Tiba-tiba dia menjauh,berjalan tanpa menoleh sedikitpun ke arahku.Ku masih melihat punggung laku-laki itu.Hingga akhirnya dia menghilang,dan aku terbangun...

***

Keesokan harinya,tepat pukul 08.00 Sandra  nelfon aku.

“Iya San,ada apa?”

“Kamu jam berapa kesana?”

“Kesana? Kemana?”

“Ya melayatlah,lemot banget”,nada Sandra yang centil ini terdengar agak sumbang.

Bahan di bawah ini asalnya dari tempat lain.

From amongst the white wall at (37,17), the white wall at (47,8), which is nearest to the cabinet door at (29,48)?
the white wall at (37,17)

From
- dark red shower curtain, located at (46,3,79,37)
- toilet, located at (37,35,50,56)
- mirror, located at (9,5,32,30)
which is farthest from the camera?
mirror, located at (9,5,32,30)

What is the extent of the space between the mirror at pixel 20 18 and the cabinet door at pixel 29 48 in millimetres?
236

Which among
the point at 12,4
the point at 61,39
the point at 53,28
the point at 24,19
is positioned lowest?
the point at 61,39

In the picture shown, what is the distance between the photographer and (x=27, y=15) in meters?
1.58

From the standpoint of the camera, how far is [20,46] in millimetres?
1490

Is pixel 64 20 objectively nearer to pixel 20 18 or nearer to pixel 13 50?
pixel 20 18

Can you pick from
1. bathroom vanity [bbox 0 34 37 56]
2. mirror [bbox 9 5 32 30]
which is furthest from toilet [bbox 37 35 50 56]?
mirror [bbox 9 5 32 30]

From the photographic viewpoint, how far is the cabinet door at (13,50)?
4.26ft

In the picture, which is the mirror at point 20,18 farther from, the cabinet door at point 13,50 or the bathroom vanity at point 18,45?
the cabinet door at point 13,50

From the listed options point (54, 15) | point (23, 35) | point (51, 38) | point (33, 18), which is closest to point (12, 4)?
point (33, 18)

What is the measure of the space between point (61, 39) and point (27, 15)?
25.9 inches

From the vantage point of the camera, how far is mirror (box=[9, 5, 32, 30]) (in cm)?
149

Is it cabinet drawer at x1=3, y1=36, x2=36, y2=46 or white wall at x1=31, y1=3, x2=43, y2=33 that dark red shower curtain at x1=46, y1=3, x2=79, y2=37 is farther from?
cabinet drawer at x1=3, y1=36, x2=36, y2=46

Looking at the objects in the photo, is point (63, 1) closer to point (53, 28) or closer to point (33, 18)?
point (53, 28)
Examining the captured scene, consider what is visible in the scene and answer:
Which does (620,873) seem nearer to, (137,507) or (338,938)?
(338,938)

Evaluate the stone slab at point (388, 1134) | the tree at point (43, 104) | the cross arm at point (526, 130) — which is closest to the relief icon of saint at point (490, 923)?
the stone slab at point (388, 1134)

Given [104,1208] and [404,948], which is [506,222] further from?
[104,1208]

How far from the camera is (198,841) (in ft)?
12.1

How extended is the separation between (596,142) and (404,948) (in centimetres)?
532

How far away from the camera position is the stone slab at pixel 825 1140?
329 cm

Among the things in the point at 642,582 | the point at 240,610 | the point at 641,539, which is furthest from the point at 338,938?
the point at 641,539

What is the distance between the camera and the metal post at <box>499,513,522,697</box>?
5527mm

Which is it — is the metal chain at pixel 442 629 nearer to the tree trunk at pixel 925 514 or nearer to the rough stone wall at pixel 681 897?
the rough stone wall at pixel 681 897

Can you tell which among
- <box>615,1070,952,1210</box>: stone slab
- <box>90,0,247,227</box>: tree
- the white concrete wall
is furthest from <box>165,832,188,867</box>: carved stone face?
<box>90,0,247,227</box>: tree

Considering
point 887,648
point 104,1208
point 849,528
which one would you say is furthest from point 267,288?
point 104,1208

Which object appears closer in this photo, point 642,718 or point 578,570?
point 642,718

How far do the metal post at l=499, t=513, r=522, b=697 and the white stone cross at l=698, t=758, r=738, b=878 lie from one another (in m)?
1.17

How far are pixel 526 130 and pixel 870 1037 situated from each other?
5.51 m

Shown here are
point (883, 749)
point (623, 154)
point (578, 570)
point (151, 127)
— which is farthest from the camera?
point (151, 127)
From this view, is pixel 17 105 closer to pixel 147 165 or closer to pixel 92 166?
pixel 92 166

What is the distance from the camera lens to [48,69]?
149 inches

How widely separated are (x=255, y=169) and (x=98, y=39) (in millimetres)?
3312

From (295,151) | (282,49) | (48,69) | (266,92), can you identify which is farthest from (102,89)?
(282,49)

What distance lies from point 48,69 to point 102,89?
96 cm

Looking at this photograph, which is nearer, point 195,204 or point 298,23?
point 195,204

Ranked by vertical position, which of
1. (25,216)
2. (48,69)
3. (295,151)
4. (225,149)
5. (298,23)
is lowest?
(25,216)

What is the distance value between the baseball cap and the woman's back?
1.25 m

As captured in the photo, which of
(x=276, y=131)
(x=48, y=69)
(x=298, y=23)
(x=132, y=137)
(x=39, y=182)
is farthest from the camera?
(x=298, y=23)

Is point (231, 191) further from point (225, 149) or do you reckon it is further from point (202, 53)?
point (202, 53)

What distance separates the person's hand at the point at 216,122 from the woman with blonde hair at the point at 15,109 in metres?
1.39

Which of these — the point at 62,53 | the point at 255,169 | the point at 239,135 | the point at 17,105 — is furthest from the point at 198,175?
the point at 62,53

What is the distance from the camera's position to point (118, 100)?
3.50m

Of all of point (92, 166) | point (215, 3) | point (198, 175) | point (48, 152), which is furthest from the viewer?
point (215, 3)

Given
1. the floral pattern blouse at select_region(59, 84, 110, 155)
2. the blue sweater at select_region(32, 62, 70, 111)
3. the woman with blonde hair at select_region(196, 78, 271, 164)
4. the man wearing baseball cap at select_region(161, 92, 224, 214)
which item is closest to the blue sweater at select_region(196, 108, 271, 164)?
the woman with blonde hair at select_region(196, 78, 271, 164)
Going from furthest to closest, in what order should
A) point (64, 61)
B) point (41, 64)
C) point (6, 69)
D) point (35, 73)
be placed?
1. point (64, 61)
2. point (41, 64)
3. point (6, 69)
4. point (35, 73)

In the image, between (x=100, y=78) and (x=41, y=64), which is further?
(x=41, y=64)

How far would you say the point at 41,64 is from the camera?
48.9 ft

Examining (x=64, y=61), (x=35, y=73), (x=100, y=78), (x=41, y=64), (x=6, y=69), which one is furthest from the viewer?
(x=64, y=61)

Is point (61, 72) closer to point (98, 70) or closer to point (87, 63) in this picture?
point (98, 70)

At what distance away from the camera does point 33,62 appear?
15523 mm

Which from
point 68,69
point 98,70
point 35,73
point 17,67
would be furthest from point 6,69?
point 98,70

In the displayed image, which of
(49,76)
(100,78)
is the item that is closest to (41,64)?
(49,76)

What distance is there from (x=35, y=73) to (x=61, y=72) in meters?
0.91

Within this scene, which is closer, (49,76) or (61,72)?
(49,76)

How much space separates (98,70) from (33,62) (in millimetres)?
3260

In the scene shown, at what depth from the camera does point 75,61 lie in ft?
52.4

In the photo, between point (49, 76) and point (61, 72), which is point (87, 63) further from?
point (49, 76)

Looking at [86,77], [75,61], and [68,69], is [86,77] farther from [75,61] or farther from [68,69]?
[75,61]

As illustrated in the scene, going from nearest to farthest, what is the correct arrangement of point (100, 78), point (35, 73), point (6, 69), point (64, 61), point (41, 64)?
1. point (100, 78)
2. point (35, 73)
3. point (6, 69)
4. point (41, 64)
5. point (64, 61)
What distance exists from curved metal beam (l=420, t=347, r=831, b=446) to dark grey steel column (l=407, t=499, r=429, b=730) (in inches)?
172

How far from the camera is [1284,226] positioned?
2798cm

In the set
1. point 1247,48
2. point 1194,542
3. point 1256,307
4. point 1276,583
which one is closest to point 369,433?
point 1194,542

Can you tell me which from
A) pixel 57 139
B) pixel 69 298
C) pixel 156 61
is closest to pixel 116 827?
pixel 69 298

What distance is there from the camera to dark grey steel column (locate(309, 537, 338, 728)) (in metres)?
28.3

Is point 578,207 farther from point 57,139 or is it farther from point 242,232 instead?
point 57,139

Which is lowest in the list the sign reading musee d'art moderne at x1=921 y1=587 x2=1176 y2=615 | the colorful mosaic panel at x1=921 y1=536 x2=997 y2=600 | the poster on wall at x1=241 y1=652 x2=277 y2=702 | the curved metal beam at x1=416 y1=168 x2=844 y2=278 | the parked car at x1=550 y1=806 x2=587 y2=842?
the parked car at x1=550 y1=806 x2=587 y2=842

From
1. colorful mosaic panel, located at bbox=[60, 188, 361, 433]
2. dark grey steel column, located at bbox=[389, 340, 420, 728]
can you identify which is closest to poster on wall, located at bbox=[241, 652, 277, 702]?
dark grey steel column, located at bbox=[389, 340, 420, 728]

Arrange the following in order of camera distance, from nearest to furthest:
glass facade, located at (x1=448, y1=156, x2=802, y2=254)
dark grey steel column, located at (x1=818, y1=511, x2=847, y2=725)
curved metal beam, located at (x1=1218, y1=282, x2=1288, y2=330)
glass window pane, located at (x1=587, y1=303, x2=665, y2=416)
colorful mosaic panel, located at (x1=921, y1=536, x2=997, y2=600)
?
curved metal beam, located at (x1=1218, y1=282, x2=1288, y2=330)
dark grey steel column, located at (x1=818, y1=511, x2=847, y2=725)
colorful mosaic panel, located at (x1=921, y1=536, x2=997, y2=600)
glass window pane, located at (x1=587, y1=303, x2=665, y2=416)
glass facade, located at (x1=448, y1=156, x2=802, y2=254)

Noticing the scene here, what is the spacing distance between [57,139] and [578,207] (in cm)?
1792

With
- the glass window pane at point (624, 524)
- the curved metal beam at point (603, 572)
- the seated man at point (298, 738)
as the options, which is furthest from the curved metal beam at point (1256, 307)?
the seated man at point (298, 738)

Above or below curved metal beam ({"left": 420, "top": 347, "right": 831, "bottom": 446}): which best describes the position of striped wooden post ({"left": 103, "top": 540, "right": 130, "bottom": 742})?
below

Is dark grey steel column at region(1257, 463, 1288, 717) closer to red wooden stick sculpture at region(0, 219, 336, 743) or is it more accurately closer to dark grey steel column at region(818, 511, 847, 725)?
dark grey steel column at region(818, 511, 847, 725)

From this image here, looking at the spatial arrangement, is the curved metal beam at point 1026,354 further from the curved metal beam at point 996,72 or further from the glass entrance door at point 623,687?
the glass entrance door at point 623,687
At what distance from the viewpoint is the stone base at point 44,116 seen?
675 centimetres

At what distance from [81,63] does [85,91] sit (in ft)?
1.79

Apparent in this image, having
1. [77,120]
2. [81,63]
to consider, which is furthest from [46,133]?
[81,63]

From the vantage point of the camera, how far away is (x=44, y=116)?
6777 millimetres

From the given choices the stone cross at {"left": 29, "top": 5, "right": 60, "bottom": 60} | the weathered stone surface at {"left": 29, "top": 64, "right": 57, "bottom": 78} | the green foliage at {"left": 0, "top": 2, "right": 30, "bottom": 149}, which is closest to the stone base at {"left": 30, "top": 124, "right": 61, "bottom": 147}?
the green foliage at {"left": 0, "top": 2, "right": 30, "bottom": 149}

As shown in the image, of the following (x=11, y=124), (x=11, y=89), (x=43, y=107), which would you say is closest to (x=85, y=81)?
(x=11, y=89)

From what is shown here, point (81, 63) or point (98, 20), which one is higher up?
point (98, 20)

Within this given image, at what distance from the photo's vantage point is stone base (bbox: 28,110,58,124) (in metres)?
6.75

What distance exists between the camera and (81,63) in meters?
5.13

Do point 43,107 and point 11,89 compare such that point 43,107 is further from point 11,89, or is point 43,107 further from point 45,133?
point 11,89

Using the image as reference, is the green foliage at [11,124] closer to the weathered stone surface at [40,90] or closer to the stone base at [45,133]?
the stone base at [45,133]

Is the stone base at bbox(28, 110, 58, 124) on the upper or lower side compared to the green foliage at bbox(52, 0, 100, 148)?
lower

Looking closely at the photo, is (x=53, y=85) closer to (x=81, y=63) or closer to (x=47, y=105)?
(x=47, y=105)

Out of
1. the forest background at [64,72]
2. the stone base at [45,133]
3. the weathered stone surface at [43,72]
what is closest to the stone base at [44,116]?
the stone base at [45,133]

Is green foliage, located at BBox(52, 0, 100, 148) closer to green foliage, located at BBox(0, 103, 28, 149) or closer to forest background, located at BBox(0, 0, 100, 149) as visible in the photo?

“Hahh siapa yang meninggal?”.Jujur aku sedikit kaget.Kok nggak ada kabar sama sekali kalau ada yang meninggal.Biasanya kalau ada kabar-kabar seperti ini yang tahu dulu si Kian,tapi Kian kok nggak SMS.Uhh awas aja ya Kian,katanya sahabat.

“Tttemen kkakamu,lhlhooh eemmang kkamu ngggak tau”,Sandra sedikit gugup.

“Siapa San,kenapa kamu gagap gitu sih?”

“Emmm Kian Yas..”

“Kenapa ? Kian yang ngabarin ya kalau ada yang meninggal,uhh dasar aku nggak di kasih tau”,kataku sok cemberut.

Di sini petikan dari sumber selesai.